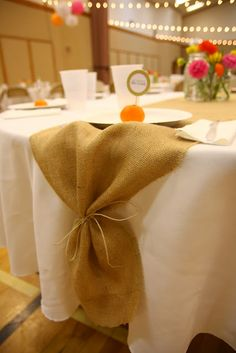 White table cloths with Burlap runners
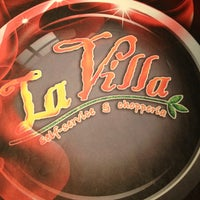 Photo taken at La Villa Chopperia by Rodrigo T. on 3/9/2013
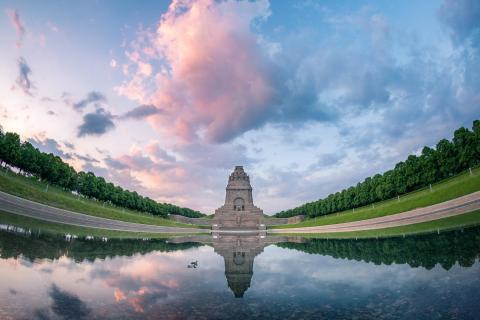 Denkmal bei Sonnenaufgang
============
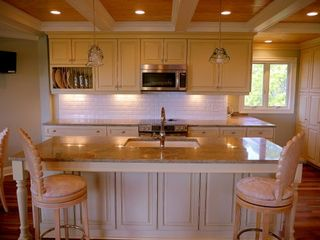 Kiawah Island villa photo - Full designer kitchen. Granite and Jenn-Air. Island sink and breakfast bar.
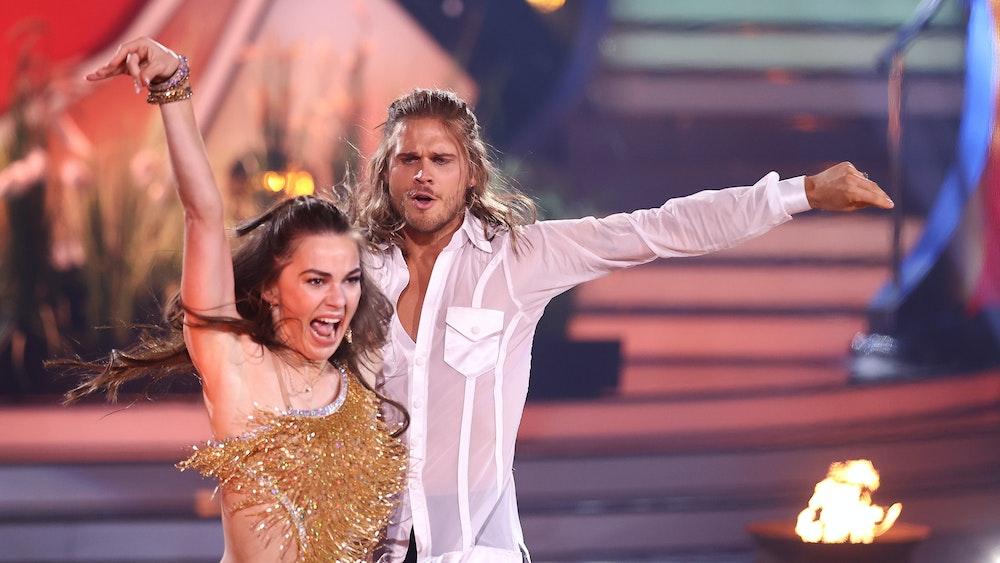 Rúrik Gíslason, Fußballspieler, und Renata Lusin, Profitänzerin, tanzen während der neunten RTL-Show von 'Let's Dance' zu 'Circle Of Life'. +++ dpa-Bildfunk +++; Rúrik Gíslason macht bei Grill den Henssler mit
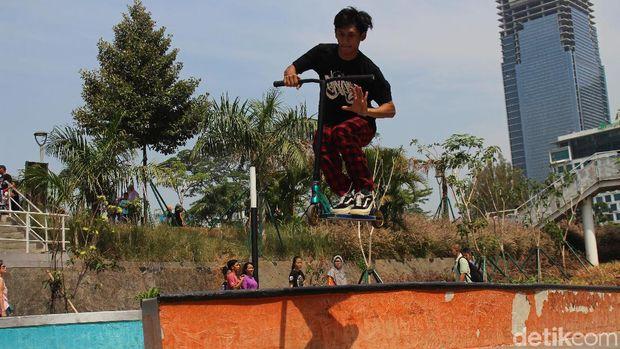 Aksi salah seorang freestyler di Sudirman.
============
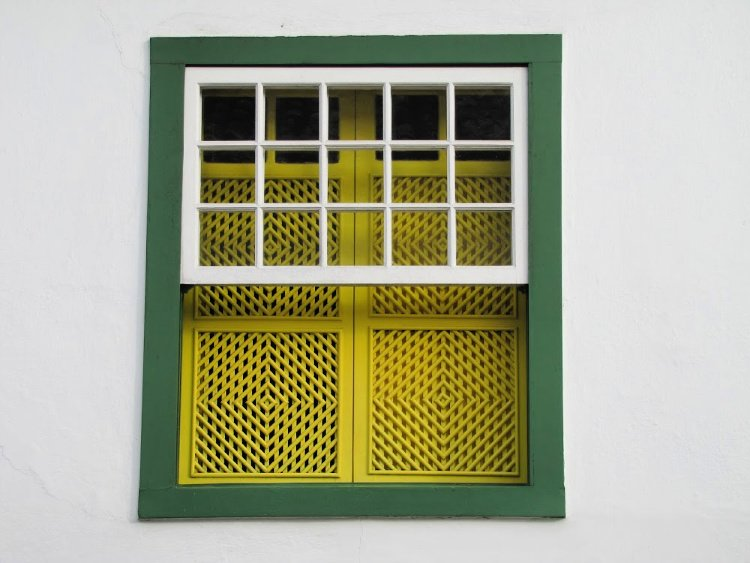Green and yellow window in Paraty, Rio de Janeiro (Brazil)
============
[PROBLEM DETAILS]
What you write out is the stretch of entries from the line containing "White table cloths with Burlap runners" to the line containing "Denkmal bei Sonnenaufgang", word for word, with both end lines and no pictures.

[REPLY TO THE TASK]
 White table cloths with Burlap runners
 Photo taken at La Villa Chopperia by Rodrigo T. on 3/9/2013
 Denkmal bei Sonnenaufgang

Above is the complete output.